From the perspective of WebDSL, an RSS feed is just an ordinary page, defined using a page template. The blog application supports two feeds, one for blog posts, and one for wiki page updates.

define page feed(type: String) { 
  case(type) {
    "blog" { blogrss(mainBlog()) }
    "wiki" { wikifeed() }
  }
}

The feed for the blog simply takes a list of recent posts, creates an RSS item for each, and wraps the whole in a channel document:

define blogrss(b: Blog) { 
  rssWrapper(b.title, link(b,1), b.description as Text, b.modified){ 
    for(p: Post in b.recentPosts(1,20,false,false)) { rssPost(p) }
  }
}

An RSS item represents a story and should at least contain a title and a link. The description can be short summary of the story, or the complete text. To support summaries, I added a description property to Posts, which is preferred over content when available.

define rssPost(p: Post) {
  <item> 
    <title>output(p.title)</title>
    <link>output(permalink(p))</link>
    <description>
      if(!isEmptyString(p.description)) { 
        output(p.description)
      } else {
        output(p.content)
      }
    </description>
    <pubDate>rssDateTime(p.created)</pubDate>
    <source url=link(b,1)>output(b.title)</source>
  </item> 
}

Abstraction?

Now one could argue that the definition of rssPost above is not very abstract, since it exposes details of the RSS implementation.

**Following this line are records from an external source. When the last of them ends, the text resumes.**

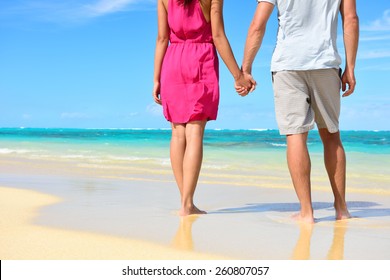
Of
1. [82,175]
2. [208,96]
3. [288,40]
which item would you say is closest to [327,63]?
[288,40]

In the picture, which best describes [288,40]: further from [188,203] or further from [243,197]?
[243,197]

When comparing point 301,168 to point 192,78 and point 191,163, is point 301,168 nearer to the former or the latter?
point 191,163

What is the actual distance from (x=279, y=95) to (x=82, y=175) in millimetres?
4066

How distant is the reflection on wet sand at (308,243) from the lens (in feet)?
8.99

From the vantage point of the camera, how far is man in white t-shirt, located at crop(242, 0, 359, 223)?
11.7ft

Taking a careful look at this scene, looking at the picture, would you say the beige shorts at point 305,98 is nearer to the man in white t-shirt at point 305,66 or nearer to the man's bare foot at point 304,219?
the man in white t-shirt at point 305,66

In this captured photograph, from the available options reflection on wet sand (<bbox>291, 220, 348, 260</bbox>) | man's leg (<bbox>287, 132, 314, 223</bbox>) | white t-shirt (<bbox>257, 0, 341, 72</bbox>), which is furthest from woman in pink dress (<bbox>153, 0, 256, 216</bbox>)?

A more abstract approach might be to let Post implement an interface with RSS properties and ‘auto’ generate the feed based on such properties.

extend entity Post {
  rssTitle : String   := title
  pubDate  : DateTime := created
  // etc.
}

I’m not sure however, if such an approach would actually be preferable. Essentially, what the rssPost template does is define a mapping from Post objects to RSS items. The template format allows much room for flexibility. The interface approach also defines a mapping from Post objects to RSS items. It probably requires just as much code, but allows less wiggle room, but it might prevent some errors, such as the date format bug that I introduced.

Date Details

The RSS specification suggests that RSS readers should take the pubDate as the date of publication of the item. However, when I migrated old posts from another blog app using older dates, Google reader used the day of first appearance, rather than the specified date.

A particular detail that I got wrong originally was the date format, which caused RSS readers to misread the date. This was easily fixed by defining the rssDateTime template as follows:

define rssDateTime(d: DateTime) {
  output(d.format("EEE, dd MMM yyyy hh:mm:ss zzz"))
}

Channel

The rssWrapper template is a reusable definition for RSS channels in my WebDSL library. It takes title, url, description, and publication date as parameters:

define rssWrapper(title: String, url: String, desc: Text, pubDate: DateTime) {
  mimetype("application/rss+xml")
  <rss version="2.0">
    <channel> 
      <title>output(title)</title>
      <link>output(url)</link>
      if(!isEmptyString(desc)){ <description>output(desc)</description> }
      if(pubDate != null) { <pubDate>rssDateTime(pubDate)</pubDate> }
      <docs>"http://www.rssboard.org/rss-specification"</docs>
      elements
    </channel>
  </rss>
}

Note that the templates defines the mimetype of the page.

Validation

The RSS feed appears to work fine with Google reader, but not with NetNewsWire, which complains about RSS feed validation errors. Apparently HTML markup is not allowed within the ‘description’ tag.